**EXERCISE:**
Copy whichever lines of the data hold the word "this".

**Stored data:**
+ + +

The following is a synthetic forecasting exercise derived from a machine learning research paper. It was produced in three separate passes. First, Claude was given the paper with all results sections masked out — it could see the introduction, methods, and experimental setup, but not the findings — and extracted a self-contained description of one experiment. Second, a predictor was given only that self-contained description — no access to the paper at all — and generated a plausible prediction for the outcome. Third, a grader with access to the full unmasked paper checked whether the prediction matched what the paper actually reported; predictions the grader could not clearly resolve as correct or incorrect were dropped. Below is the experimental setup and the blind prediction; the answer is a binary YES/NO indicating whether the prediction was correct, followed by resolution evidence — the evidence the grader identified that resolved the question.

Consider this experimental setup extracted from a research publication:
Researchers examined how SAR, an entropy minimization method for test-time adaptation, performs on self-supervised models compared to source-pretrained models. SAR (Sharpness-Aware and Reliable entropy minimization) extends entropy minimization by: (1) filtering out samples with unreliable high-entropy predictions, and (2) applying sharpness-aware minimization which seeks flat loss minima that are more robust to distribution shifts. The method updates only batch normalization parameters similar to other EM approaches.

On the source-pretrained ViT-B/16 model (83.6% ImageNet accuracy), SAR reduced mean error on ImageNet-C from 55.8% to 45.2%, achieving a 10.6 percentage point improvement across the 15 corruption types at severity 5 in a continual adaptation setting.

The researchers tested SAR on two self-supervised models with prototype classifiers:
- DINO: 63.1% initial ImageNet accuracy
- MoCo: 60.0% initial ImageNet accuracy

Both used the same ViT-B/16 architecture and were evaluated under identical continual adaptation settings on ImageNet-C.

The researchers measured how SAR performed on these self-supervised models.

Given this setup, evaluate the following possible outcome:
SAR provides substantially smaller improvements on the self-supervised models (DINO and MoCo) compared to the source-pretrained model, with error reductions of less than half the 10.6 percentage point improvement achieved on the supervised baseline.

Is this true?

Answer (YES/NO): YES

+ + +

**OUTPUT:**
Consider this experimental setup extracted from a research publication:
Given this setup, evaluate the following possible outcome:
Is this true?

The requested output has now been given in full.